It follows a survey which showed more than half the public disagree with official health guidelines on alcohol consumption; and 51% disagree that guidelines should be the same for men and women.
Colin Valentine, chairman of CAMRA, says he wants the government’s Department of Health to launch a new public consultation into whether alcohol guidelines are fit for purpose and evidence based.
“Government advice on drinking is at odds with common sense,” he said.
"If the government wants people to take the guidance seriously then it needs to present people with realistic and believable advice, which they can use to judge their own risk when it comes to responsible drinking.
"If the public feels, as our figures suggest, that the guidelines are not credible and lack evidence, the danger is they will increasingly just ignore them.”
Scientific studies 'ignored'
CAMRA adds that numerous scientific studies – which show moderate drinking can have a protective effect against health problems such as cardiovascular disease, cognitive decline and certain forms of cancer - have been ignored in the new alcohol guidelines.
CAMRA, which represents consumers on matters relating to beer and pubs, also points to an Oxford University report that says people who frequented a pub were happier, healthier and felt more integrated in their communities, compared to residents who didn’t have a local.

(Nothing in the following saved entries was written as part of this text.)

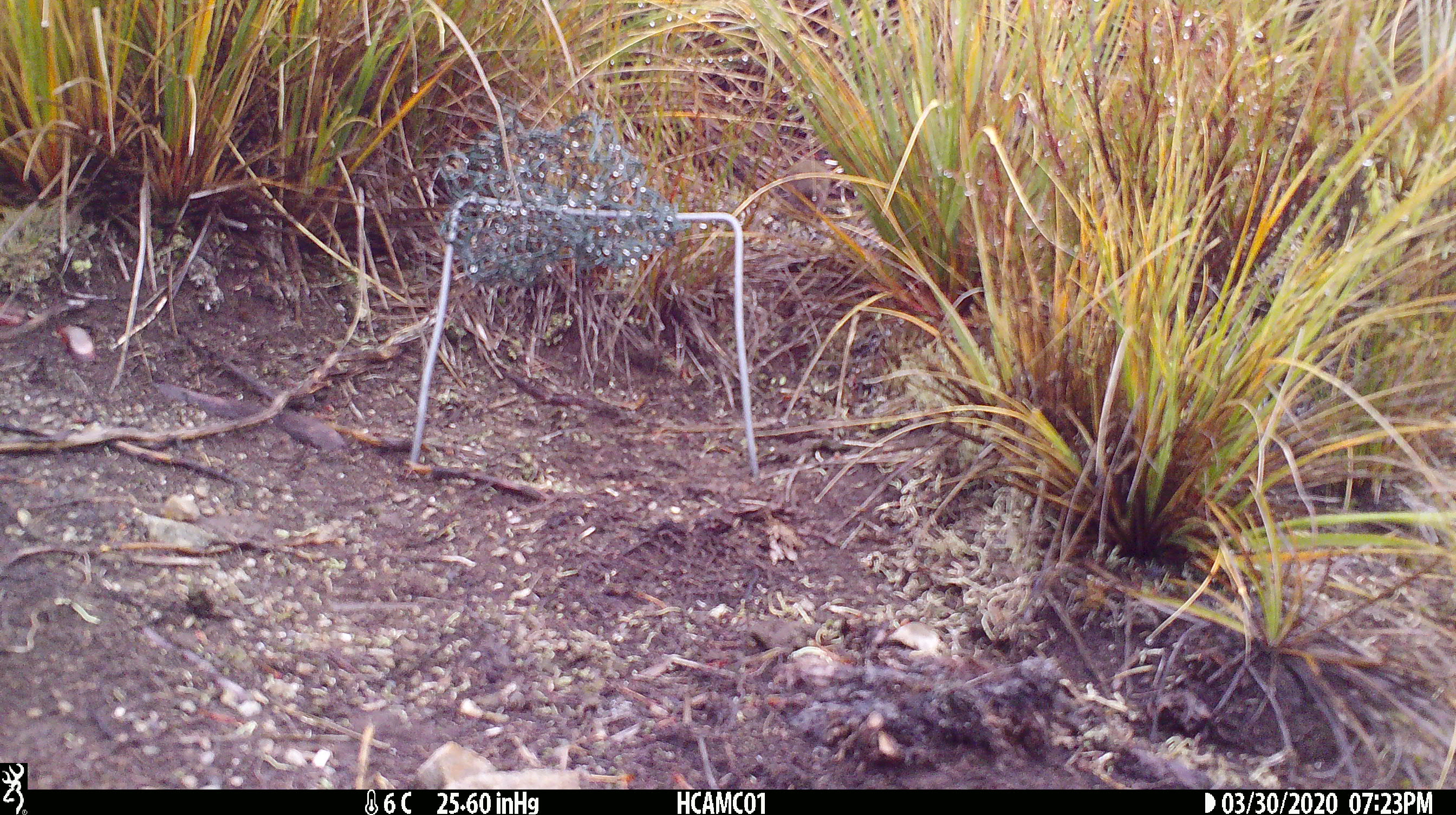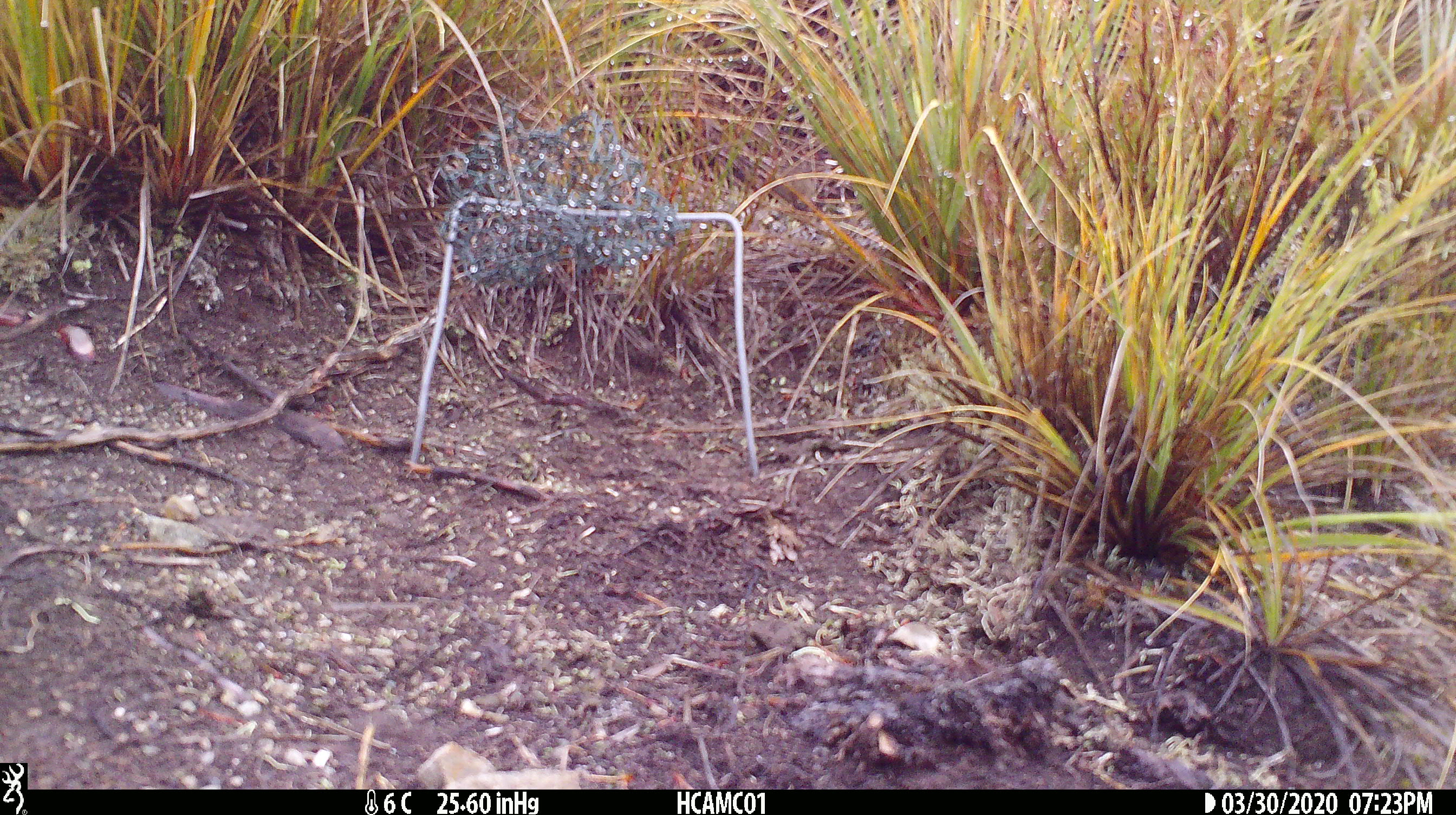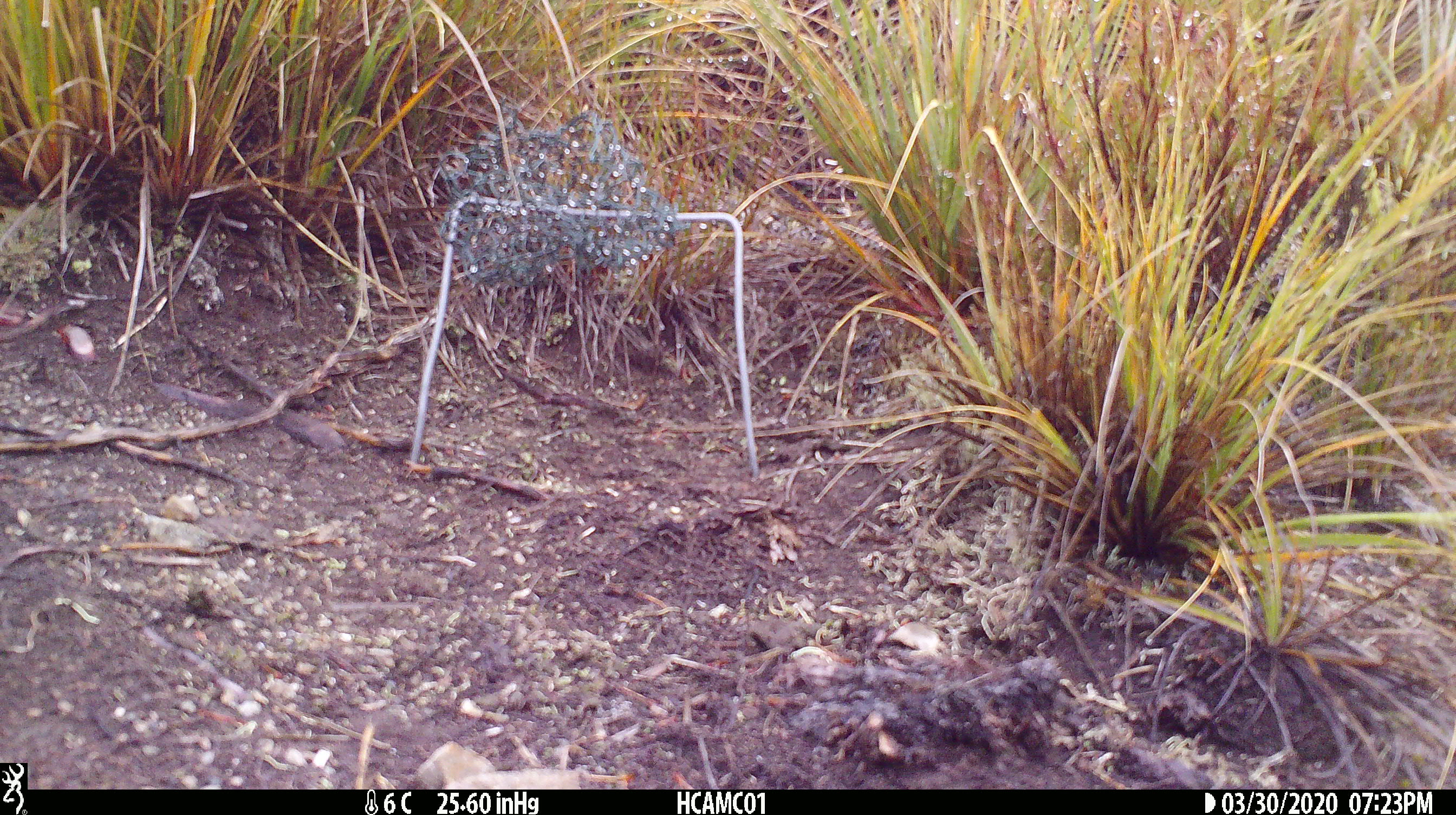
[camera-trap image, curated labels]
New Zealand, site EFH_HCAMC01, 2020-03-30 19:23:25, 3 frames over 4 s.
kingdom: Animalia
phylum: Chordata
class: Mammalia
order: Rodentia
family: Muridae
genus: Mus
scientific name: Mus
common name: mouse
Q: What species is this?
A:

A survey from CAMRA in May showed the majority of GPs disagree with the Chief Medical Officers’ statement that there is no safe level of alcohol consumption.
In January, the UK Chief Medical Officers advised that men and women should not drink more than 14 units of alcohol a week (around 6 pints of average strength beer), compared to the previous guidelines of 21 units for men and 14 units for women. The guidelines also warn that ‘drinking any level of alcohol increases the risk of a range of cancers.’